= Beginning of Section =

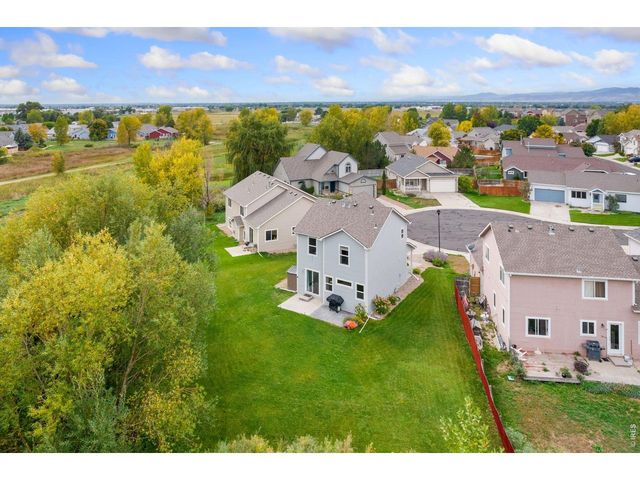 3714 Elgin Pl, Fort Collins, CO 80524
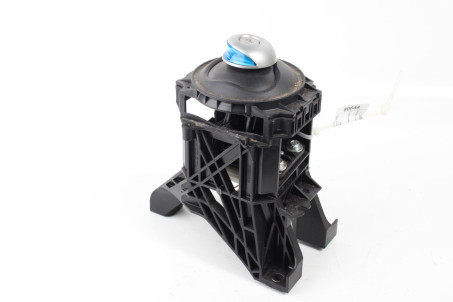 Кулиса переключения АКПП 13- Nissan Leaf 2010-2017 349013NF0A (80644)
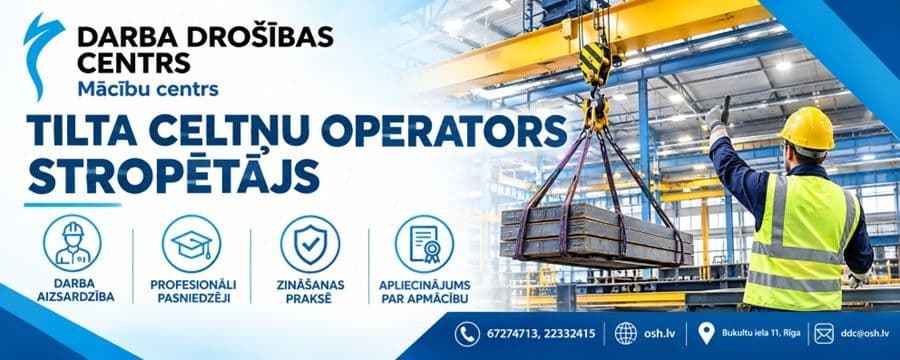 TILTA CELTŅU OPERATORS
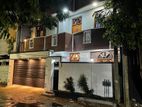 House for Rent in Colombo 06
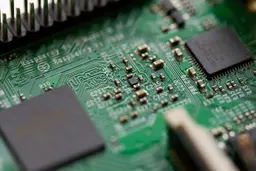 Kirchhoff's Laws: Complete Guide with Circuit Analysis Examples & Calculations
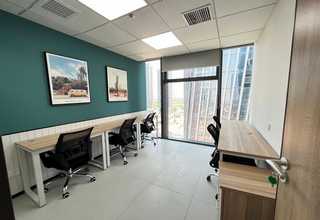 河南车载汽车椅背挂袋定做价格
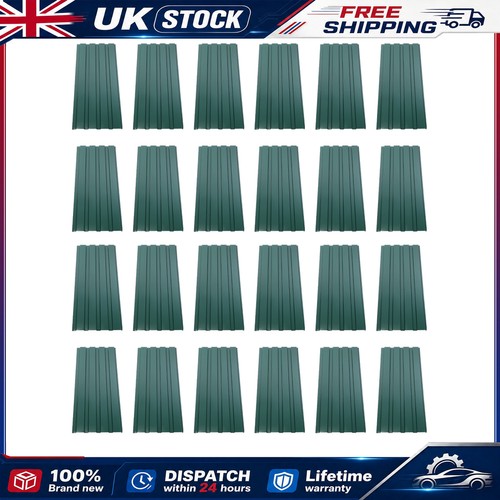 Corrugated metal roof sheets - roof,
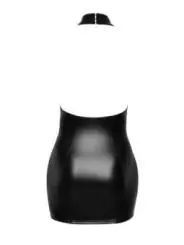 Minikleid F266 von Noir Handmade Curve Collection kaufen - Fesselliebe
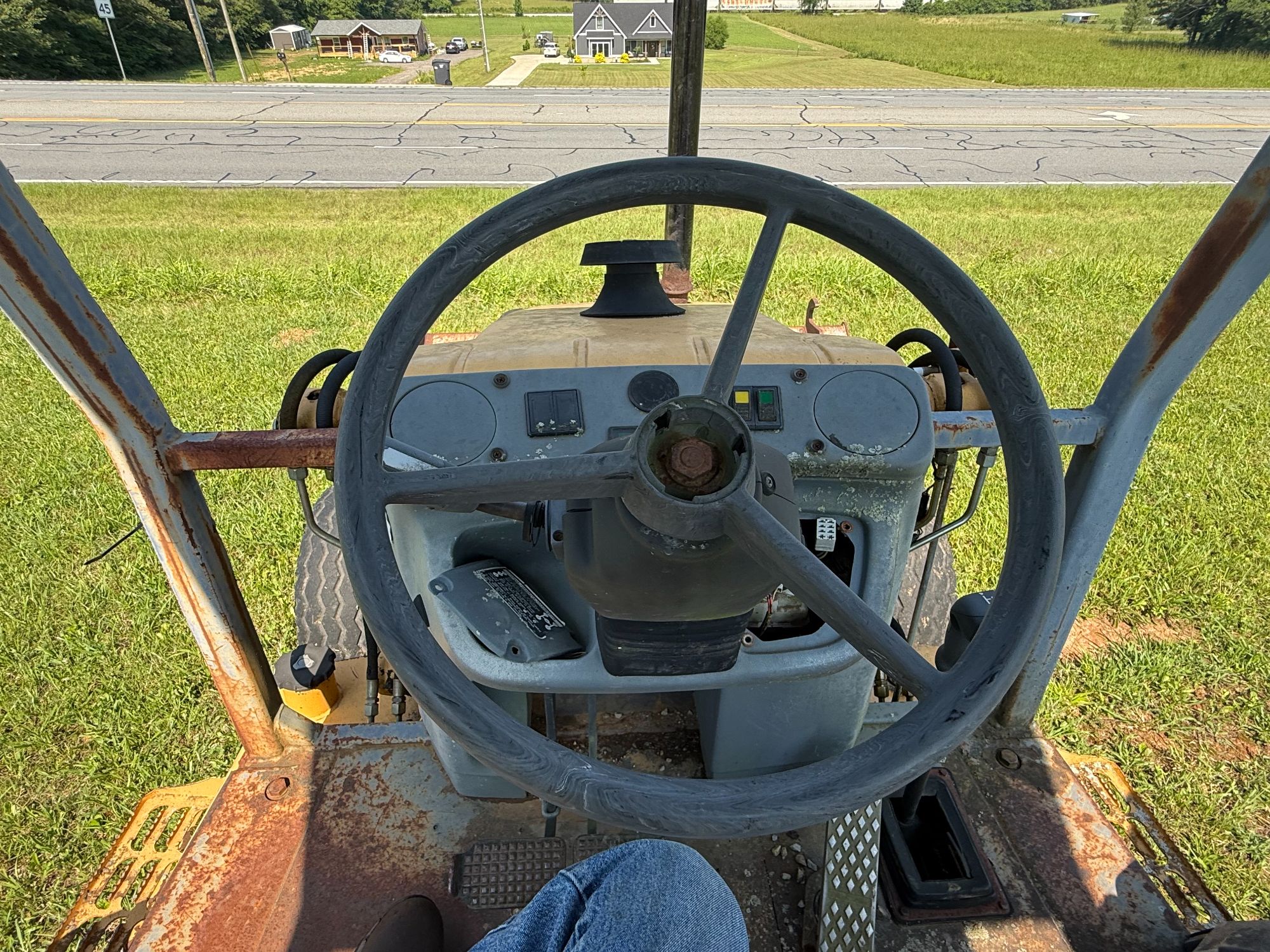 Lot image 7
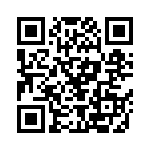 SN74LVC00APWT QRCode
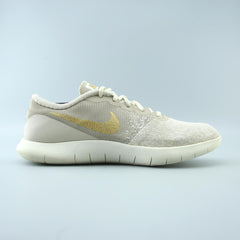NIKE FLEX CONTACT
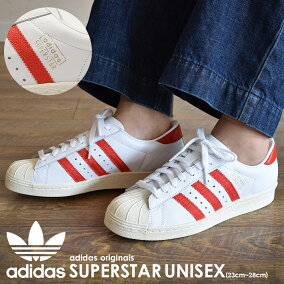 楽天市場 スニーカー ブランド アディダス 人気ランキング1位 売れ筋商品 楽天市場 スニーカー ブランド アディダス 人気ランキング1位 売れ筋商品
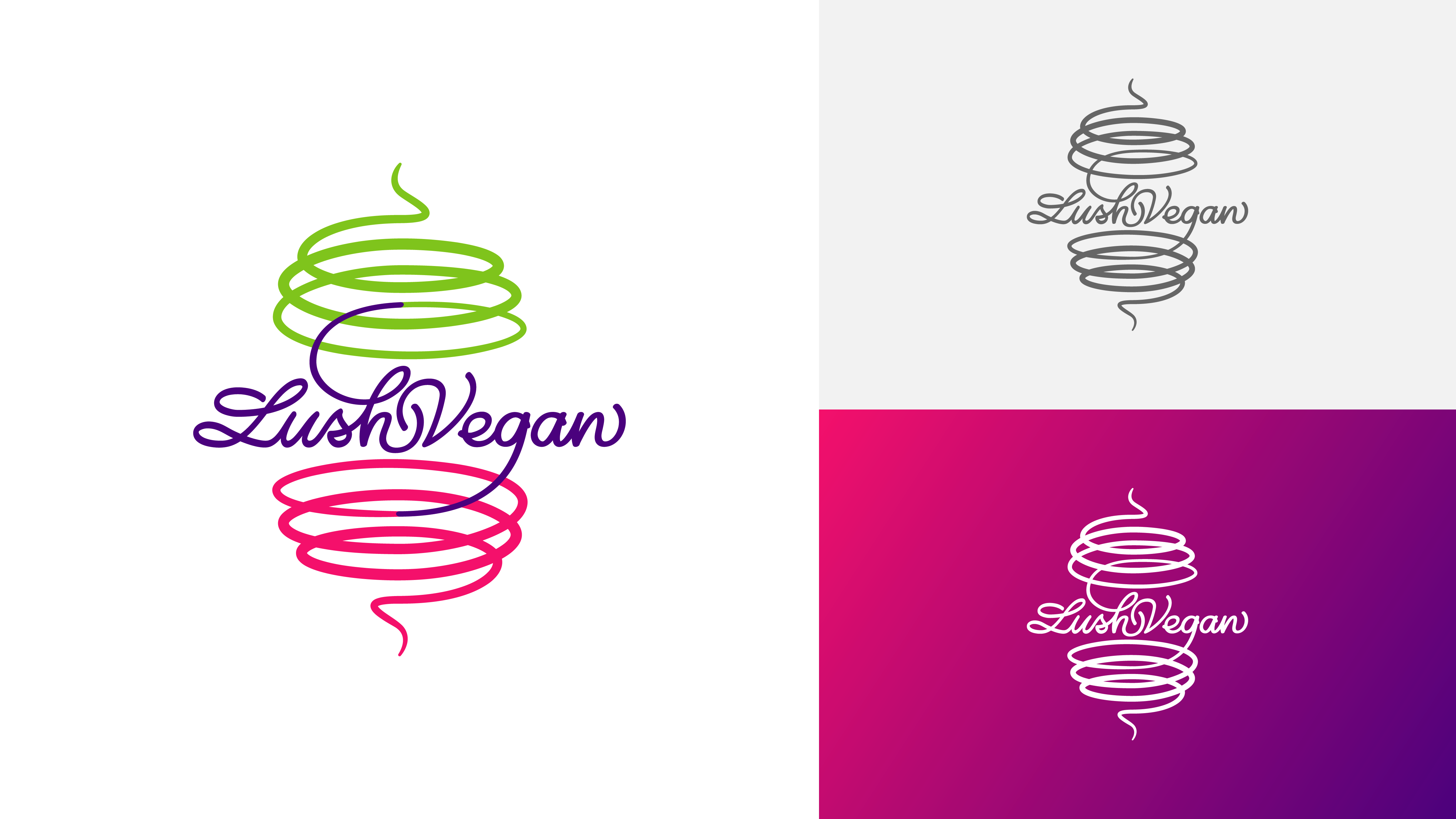 Diseño de Logo por Kryss Denmar para este proyecto | Diseño #31475010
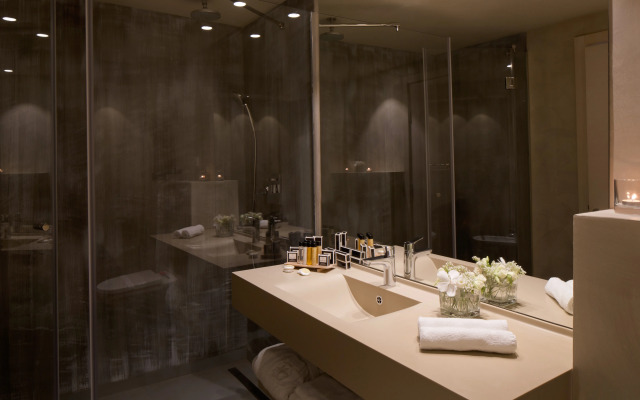 Palmon Bay Hotel & Spa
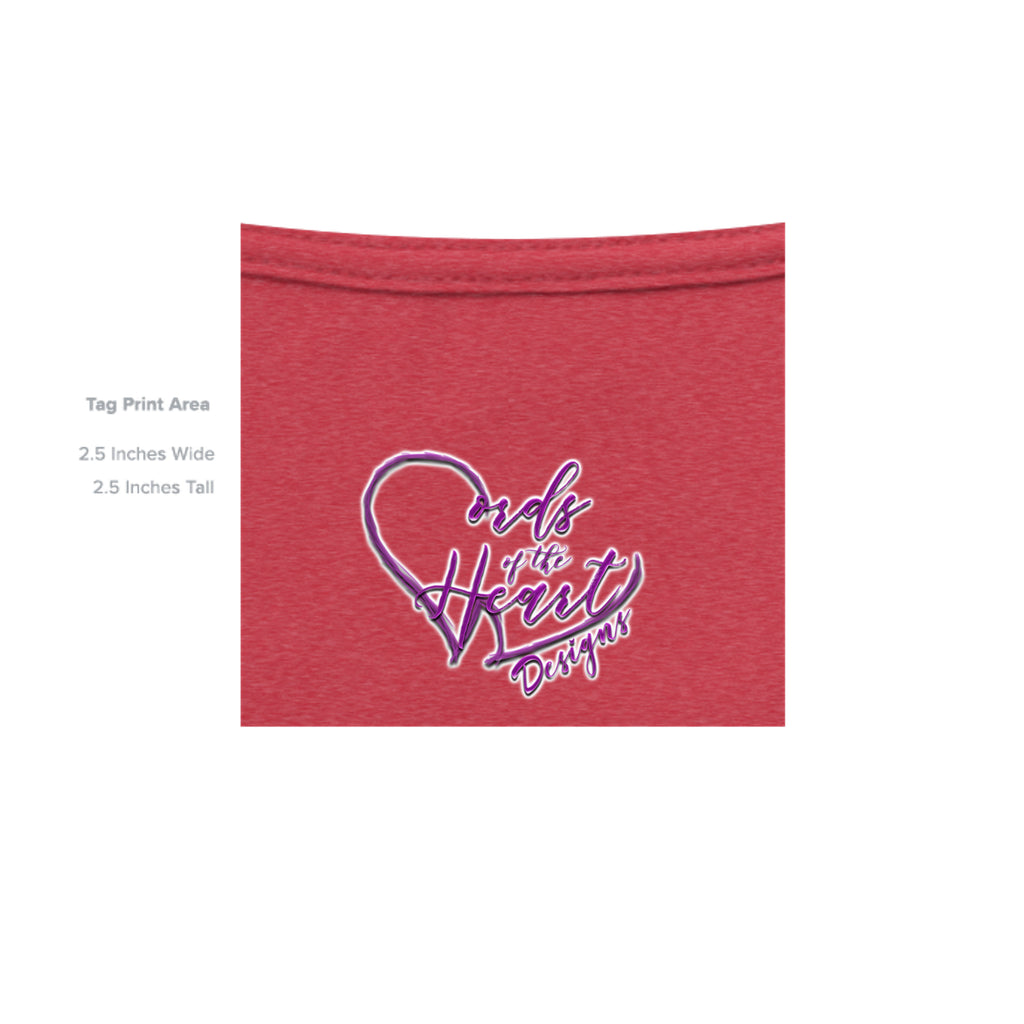 VINTAGE RED - 6010 - INSIDE_TAG_LINE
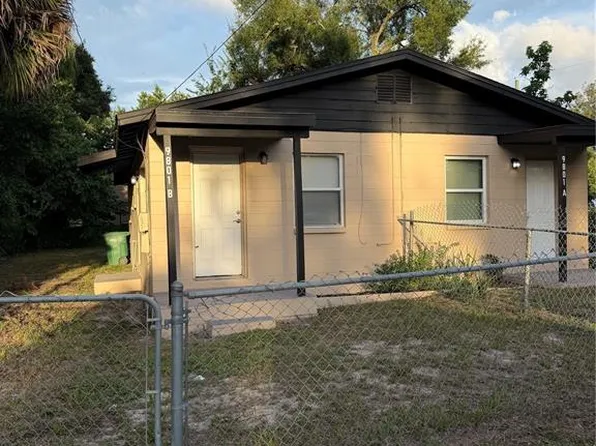 9801 N 11th St #A, Tampa, FL 33612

= End of Section =

→ **PROBLEM STATEMENT**: Write out the records word for word. Pictures stay out.

→ **TASK ANSWER**:
 3714 Elgin Pl, Fort Collins, CO 80524
 Кулиса переключения АКПП 13- Nissan Leaf 2010-2017 349013NF0A (80644)
 TILTA CELTŅU OPERATORS
 House for Rent in Colombo 06
 Kirchhoff's Laws: Complete Guide with Circuit Analysis Examples & Calculations
 河南车载汽车椅背挂袋定做价格
 Corrugated metal roof sheets - roof,
 Minikleid F266 von Noir Handmade Curve Collection kaufen - Fesselliebe
 Lot image 7
 SN74LVC00APWT QRCode
NIKE FLEX CONTACT
 楽天市場 スニーカー ブランド アディダス 人気ランキング1位 売れ筋商品 楽天市場 スニーカー ブランド アディダス 人気ランキング1位 売れ筋商品
 Diseño de Logo por Kryss Denmar para este proyecto | Diseño #31475010
 Palmon Bay Hotel & Spa
 VINTAGE RED - 6010 - INSIDE_TAG_LINE
 9801 N 11th St #A, Tampa, FL 33612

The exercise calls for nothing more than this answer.